Midwestern-born Wendell Covalt credits his stellar health to his SoCal, plant-based diet.
Written by Suzanna Cullen Hamilton | Photographed by Shane O’Donnell
The Midwest is known as “America’s breadbasket” for abundant grain and dairy production as well as beef and poultry stockyard processing centers. It’s as renowned for meat-and-potatoes as it is for the straightforward people who produce it. Although Redondo Beach resident Wendell Covalt rejected the former, his personality is rooted in the latter.
Wendell became a vegetarian out of convenience during his first marriage. “It was simpler for me to become a vegetarian so she didn’t have to cook two meals, but once I began learning about the slaughtering process, I subscribed to vegetarianism,” he says.
However, Wendell experienced a drastic improvement when he made a second dietary change. “For years I got allergy shots, but once I cut all dairy and focused on a vegetarian-based diet, my allergies completely abated.”
In 1988 he relocated to the South Bay for his career as a founding partner of IMA, Inc.–a software company. “I found it much easier to be a vegan in California because of the abundance of fresh food and a less judgmental approach to alternative diets,” says Wendell.
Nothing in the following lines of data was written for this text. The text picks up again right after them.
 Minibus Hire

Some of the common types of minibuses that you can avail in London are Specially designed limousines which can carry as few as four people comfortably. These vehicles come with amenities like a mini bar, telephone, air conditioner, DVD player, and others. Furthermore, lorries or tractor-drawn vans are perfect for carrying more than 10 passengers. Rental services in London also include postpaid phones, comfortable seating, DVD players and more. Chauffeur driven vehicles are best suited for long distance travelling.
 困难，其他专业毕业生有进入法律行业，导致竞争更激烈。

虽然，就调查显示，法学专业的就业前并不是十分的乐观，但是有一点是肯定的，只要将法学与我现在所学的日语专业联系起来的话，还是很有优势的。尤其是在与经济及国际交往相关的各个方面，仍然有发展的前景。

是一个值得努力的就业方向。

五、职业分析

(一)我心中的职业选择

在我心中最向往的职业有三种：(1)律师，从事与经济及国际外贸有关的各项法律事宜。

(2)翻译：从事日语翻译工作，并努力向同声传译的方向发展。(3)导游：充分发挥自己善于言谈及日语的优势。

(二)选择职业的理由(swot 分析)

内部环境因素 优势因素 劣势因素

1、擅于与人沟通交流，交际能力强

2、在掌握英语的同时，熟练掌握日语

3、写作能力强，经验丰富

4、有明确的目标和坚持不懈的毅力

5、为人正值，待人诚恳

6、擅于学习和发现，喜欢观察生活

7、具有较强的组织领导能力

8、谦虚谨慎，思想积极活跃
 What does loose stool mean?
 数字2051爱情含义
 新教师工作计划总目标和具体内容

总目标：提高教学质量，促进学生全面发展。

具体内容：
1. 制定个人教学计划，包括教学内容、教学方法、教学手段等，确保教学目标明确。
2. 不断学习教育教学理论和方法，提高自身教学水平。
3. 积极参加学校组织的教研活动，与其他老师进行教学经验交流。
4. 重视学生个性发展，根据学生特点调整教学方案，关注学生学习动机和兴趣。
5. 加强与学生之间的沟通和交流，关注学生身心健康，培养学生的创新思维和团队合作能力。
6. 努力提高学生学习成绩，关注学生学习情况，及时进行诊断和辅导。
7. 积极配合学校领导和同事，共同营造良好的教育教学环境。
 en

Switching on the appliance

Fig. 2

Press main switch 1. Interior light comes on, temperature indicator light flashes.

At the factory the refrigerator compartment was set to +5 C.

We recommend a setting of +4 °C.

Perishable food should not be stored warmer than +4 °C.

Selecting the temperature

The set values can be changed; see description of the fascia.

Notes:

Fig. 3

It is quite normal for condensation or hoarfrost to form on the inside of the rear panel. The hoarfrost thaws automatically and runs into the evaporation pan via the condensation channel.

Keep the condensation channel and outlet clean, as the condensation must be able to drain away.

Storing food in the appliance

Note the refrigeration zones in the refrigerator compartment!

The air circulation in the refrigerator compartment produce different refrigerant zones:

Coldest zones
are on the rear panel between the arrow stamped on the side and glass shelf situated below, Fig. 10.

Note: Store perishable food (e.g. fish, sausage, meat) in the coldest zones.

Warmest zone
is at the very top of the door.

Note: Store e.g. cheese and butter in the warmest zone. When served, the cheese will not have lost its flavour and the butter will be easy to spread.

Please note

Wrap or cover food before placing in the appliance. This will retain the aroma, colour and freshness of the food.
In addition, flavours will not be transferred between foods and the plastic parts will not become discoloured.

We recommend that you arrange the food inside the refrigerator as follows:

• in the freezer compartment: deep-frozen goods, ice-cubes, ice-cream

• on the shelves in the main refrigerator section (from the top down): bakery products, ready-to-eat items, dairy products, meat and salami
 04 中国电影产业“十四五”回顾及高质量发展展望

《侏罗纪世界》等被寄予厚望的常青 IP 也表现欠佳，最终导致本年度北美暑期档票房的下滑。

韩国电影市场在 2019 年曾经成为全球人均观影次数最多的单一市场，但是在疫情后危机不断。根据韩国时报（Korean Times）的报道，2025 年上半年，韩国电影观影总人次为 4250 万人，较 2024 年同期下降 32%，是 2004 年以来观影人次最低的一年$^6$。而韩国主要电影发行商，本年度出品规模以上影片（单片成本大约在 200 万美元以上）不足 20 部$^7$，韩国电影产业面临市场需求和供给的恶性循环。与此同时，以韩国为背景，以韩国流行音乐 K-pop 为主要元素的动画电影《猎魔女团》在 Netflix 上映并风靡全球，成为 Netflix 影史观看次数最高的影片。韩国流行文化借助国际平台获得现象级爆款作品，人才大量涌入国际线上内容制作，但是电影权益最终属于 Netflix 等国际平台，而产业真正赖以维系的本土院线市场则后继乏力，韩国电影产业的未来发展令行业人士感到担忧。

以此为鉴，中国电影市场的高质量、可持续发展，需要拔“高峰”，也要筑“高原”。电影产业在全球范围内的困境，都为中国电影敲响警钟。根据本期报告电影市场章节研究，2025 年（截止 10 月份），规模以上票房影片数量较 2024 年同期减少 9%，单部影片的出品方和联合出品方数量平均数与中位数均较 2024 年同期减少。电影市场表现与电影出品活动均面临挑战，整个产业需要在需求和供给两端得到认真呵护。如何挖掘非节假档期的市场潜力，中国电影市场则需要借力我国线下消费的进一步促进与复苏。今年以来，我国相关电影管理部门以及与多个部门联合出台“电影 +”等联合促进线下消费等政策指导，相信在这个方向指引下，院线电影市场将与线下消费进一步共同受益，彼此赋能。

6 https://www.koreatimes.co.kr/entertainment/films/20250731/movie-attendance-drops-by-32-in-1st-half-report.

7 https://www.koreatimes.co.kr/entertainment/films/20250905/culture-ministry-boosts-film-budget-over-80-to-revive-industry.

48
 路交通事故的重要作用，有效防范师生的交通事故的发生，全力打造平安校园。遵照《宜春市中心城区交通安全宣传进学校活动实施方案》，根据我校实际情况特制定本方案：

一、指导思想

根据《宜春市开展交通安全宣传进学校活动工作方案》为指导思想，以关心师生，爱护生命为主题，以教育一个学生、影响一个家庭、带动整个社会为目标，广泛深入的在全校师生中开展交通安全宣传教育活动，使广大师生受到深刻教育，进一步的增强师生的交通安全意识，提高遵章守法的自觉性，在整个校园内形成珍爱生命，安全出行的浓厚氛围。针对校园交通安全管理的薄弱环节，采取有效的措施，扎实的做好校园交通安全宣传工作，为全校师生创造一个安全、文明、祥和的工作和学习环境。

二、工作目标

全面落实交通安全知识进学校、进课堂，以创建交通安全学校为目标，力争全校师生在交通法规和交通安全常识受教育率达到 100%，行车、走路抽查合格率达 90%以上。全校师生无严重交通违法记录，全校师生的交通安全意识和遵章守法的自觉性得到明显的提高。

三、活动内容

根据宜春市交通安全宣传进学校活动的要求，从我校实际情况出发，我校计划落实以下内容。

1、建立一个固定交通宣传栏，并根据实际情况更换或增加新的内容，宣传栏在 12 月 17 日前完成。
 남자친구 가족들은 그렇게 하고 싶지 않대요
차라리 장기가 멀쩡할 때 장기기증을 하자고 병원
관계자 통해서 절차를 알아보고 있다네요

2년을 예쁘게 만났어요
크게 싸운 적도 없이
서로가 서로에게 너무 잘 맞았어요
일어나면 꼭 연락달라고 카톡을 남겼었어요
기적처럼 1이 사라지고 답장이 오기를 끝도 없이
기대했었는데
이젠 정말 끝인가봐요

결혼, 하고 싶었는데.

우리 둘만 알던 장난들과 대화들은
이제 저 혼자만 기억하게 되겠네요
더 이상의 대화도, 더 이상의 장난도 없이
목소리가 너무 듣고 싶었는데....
By the late ‘80s he had cut all meat, dairy and sugar from his diet—long before vegans were common.
Today Wendell incorporates numerous facets into his healthy lifestyle. He and his wife, Ginger, begin each day by meditating at 4 a.m. Their mornings then include some form of exercise on alternating days–either spending two hours at the gym for cardio and weights or walking on the beach.
Although Wendell is retired, he devotes time to educating others about the benefits of a healthy lifestyle and smart nutrition. Wendell is a certified instructor of Food Over Medicine–a program started by naturopath Pam Popper. “We want people to understand the options and benefits of a plant-based diet and healthy lifestyle,” says Wendell.
Wendell is also a guest speaker for both Princess Cruises and at Cal State Long Beach on health issues including heart disease, cancer and diabetes, and how those illnesses are affected by fats and sugars.
Wendell has been very impactful in several Southern California environmental causes including the Blue Zones Project, the Rainforest Action Network and as a board trustee for the South Coast Botanic Garden. However, Wendell’s most visible contribution is himself. At 75 this septuagenarian continues to fill his proverbial plate with educational opportunities and physical activities.
Wendell’s Year in Health
We don’t eat anything that has a face or that came from something with a face–including eggs, fish and cheese.
We love the Mediterranean at Chicken Maison; the exotic salads at The Cheesecake Factory; and The Green Temple and Happy Veggie in Redondo.
We like Southeast Asia for the religions, architecture and food, and we enjoy hiking in Colorado.